(SUPPLIED DATA)
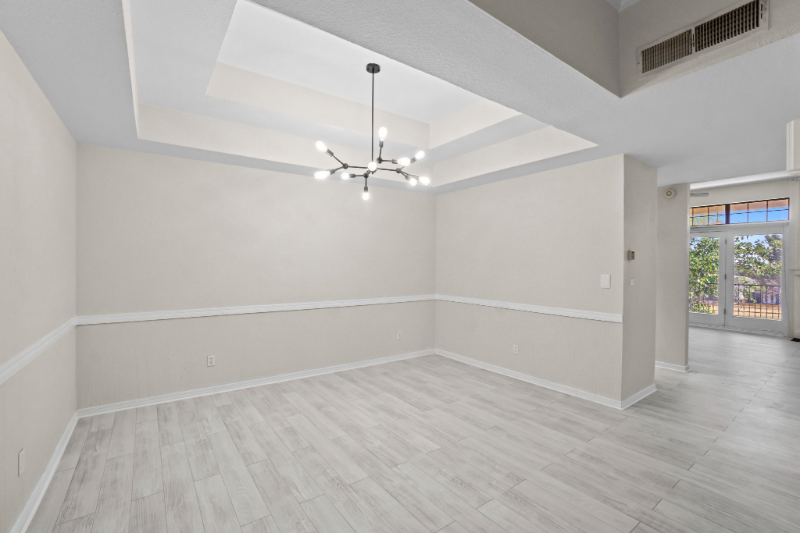 11222 Enid Wilson Ln - Photo 2 of 40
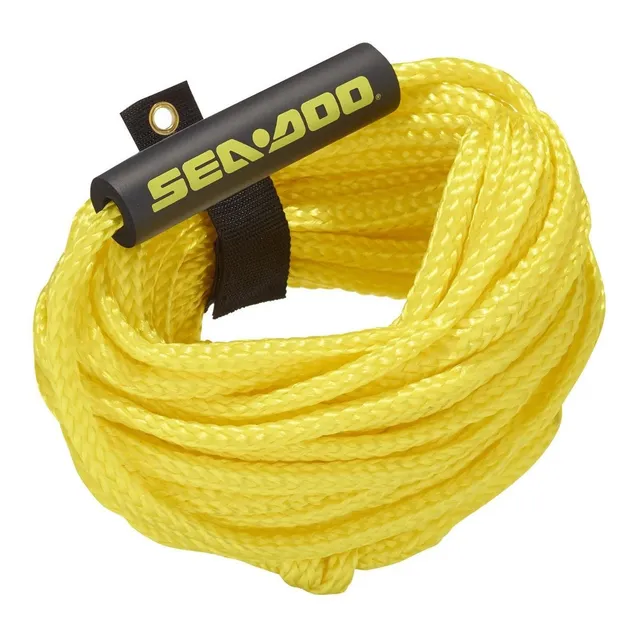 Cabo Corda Puxa Boia Ski Wake Original Sea Doo B104860000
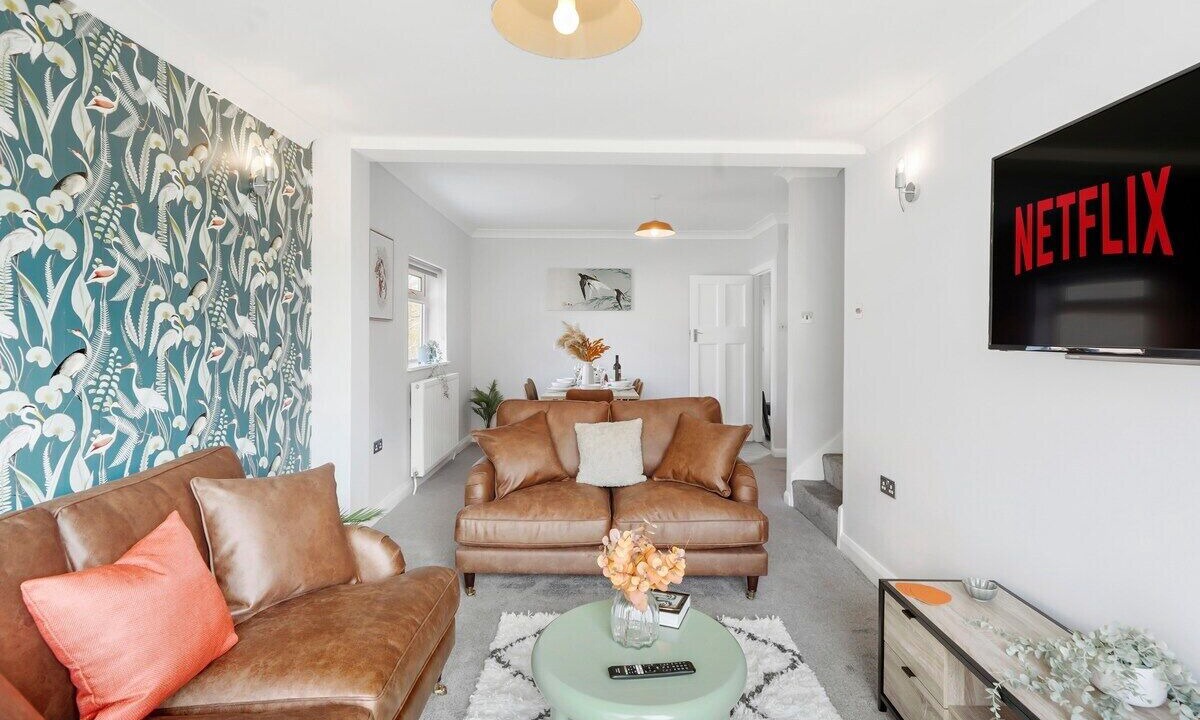 Photo of Others in Chelmsford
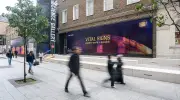 Science Gallery London to close permanently on July 31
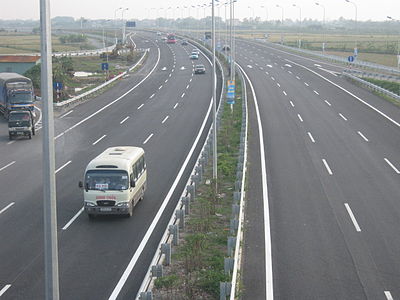 Bộ GTVT nói gì khi nhà đầu tư 'kêu' tiêu chí đấu thầu cao tốc Bắc - Nam quá cao?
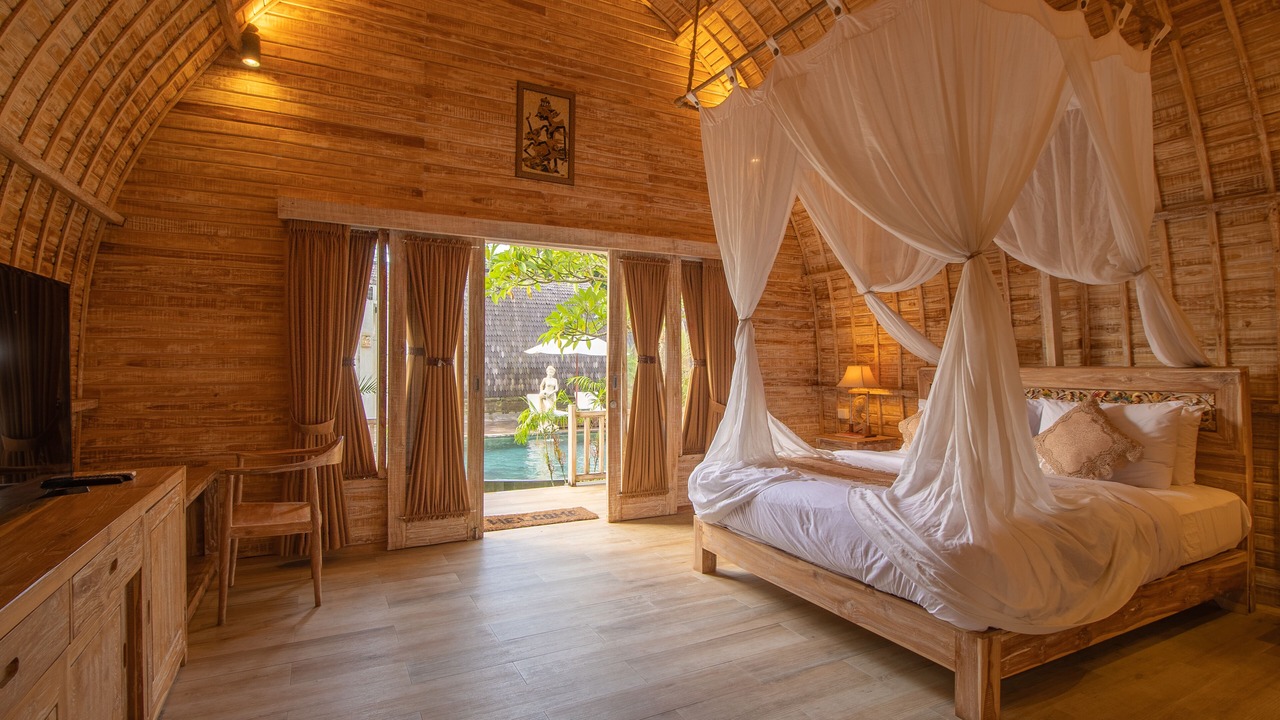 Photo of Others in Abiansemal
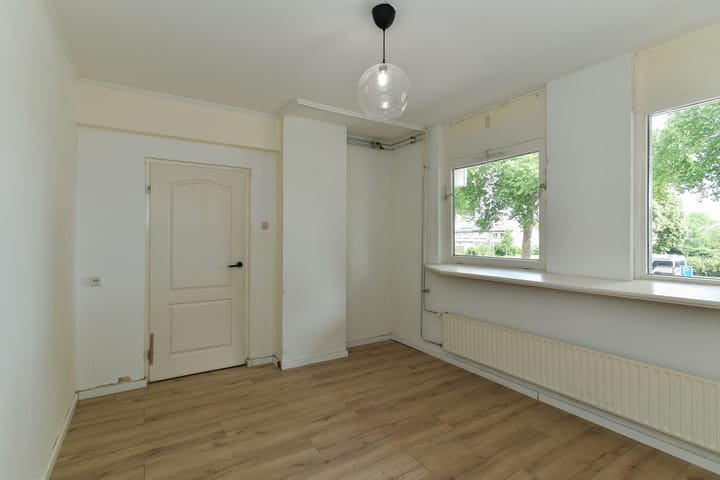 Foto 23 van Orionsingel 316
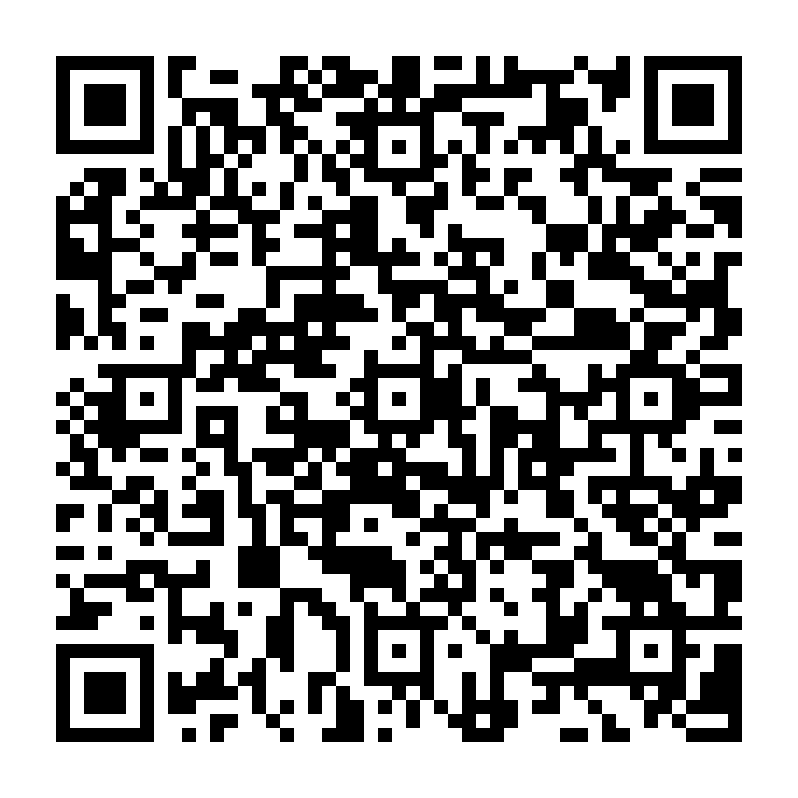 QR კოდი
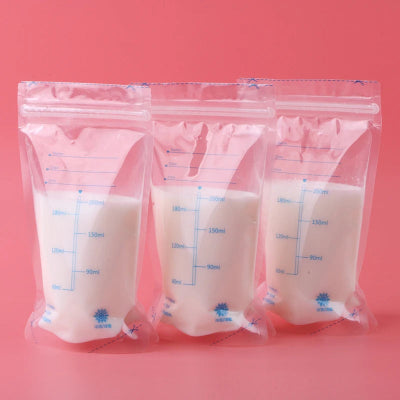 des-sac-a-lait-de-maternite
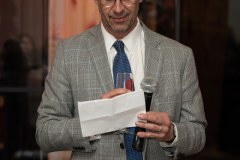 Brilla-10yr-Celebration-111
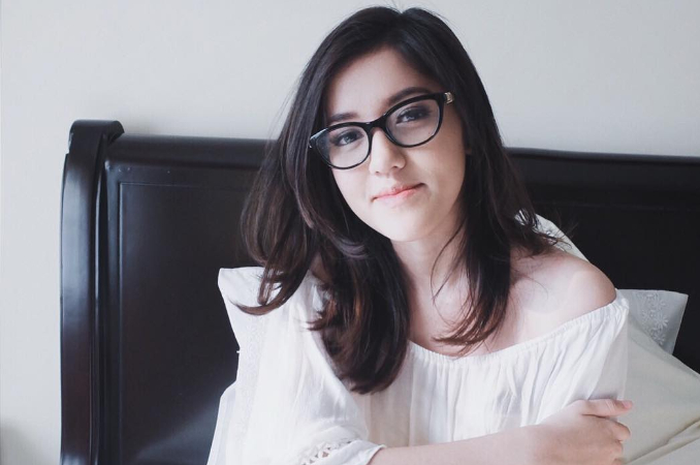 Ify Alyssa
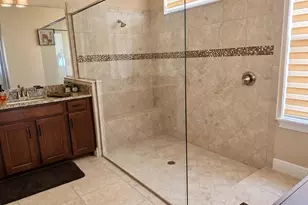 7747 Green Mountain Way, Winter Garden, FL 34787 - Photo 14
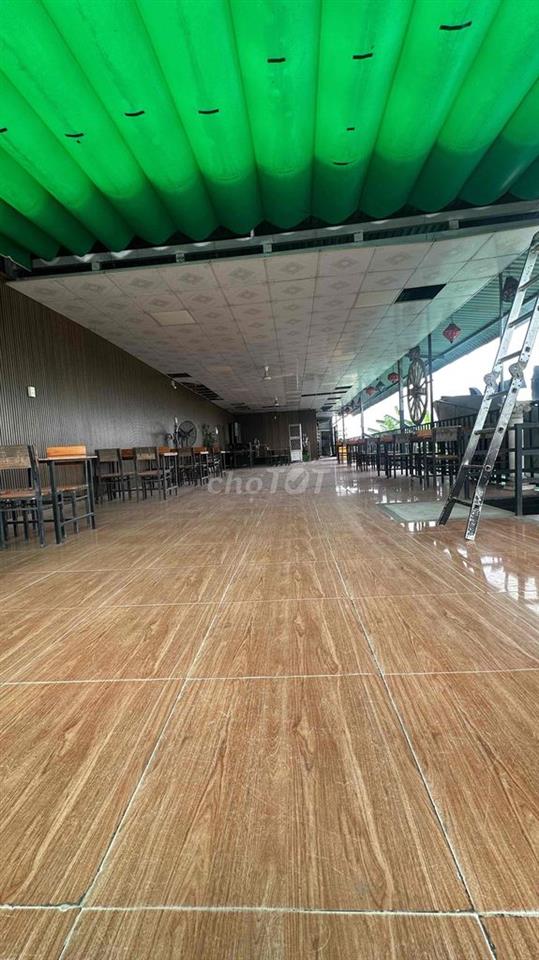 KIẾM ĐÂU RA MẶT TIỀN ĐẸP NHƯ NÀY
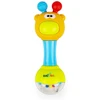TULI FUN TF 30104 Sensorinė žaislinė žirafa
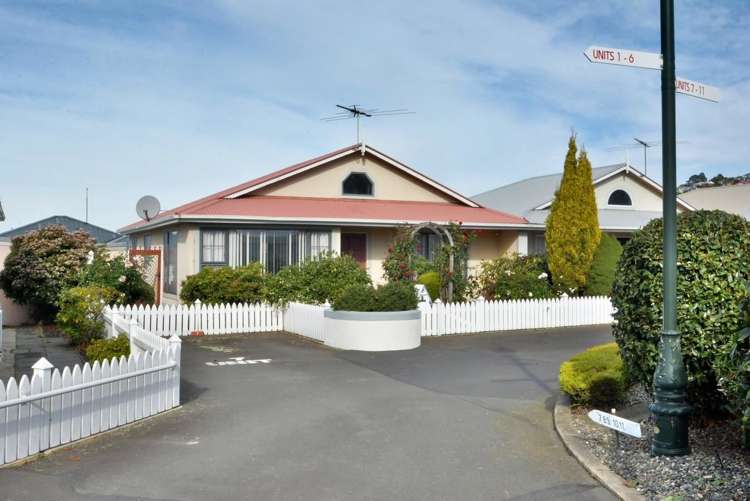 7/31 Eastbourne Street Caversham_13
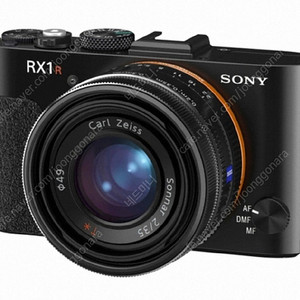 소니 rx1r 삽니다!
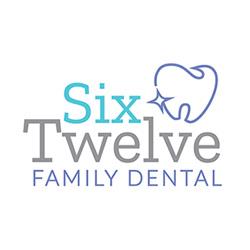 Six Twelve Family Dental - Hurlstone Park, NSW 2193 - (02) 9558 6656 | ShowMeLocal.com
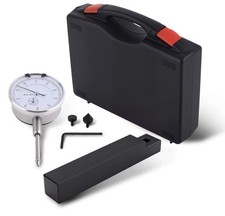 6434 Sleeve Height and Counter Bore Gauge for Diesel Engines Cylinder Bore Gauge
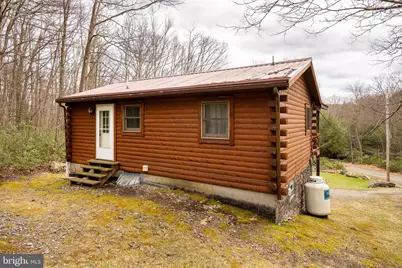 400 Bear E, Oakland, MD 21550 - Photo 38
(End SUPPLIED DATA)
TO DO »
Rewrite every item above with the text only, leaving out the pictures, and change each "Others" to "Attractions" while keeping everything else the same.

EXERCISE RESPONSE »
 11222 Enid Wilson Ln - Photo 2 of 40
 Cabo Corda Puxa Boia Ski Wake Original Sea Doo B104860000
 Photo of Attractions in Chelmsford
 Science Gallery London to close permanently on July 31
 Bộ GTVT nói gì khi nhà đầu tư 'kêu' tiêu chí đấu thầu cao tốc Bắc - Nam quá cao?
 Photo of Attractions in Abiansemal
 Foto 23 van Orionsingel 316
 QR კოდი
 des-sac-a-lait-de-maternite
 Brilla-10yr-Celebration-111
 Ify Alyssa
 7747 Green Mountain Way, Winter Garden, FL 34787 - Photo 14
 KIẾM ĐÂU RA MẶT TIỀN ĐẸP NHƯ NÀY
TULI FUN TF 30104 Sensorinė žaislinė žirafa
 7/31 Eastbourne Street Caversham_13
 소니 rx1r 삽니다!
 Six Twelve Family Dental - Hurlstone Park, NSW 2193 - (02) 9558 6656 | ShowMeLocal.com
 6434 Sleeve Height and Counter Bore Gauge for Diesel Engines Cylinder Bore Gauge
 400 Bear E, Oakland, MD 21550 - Photo 38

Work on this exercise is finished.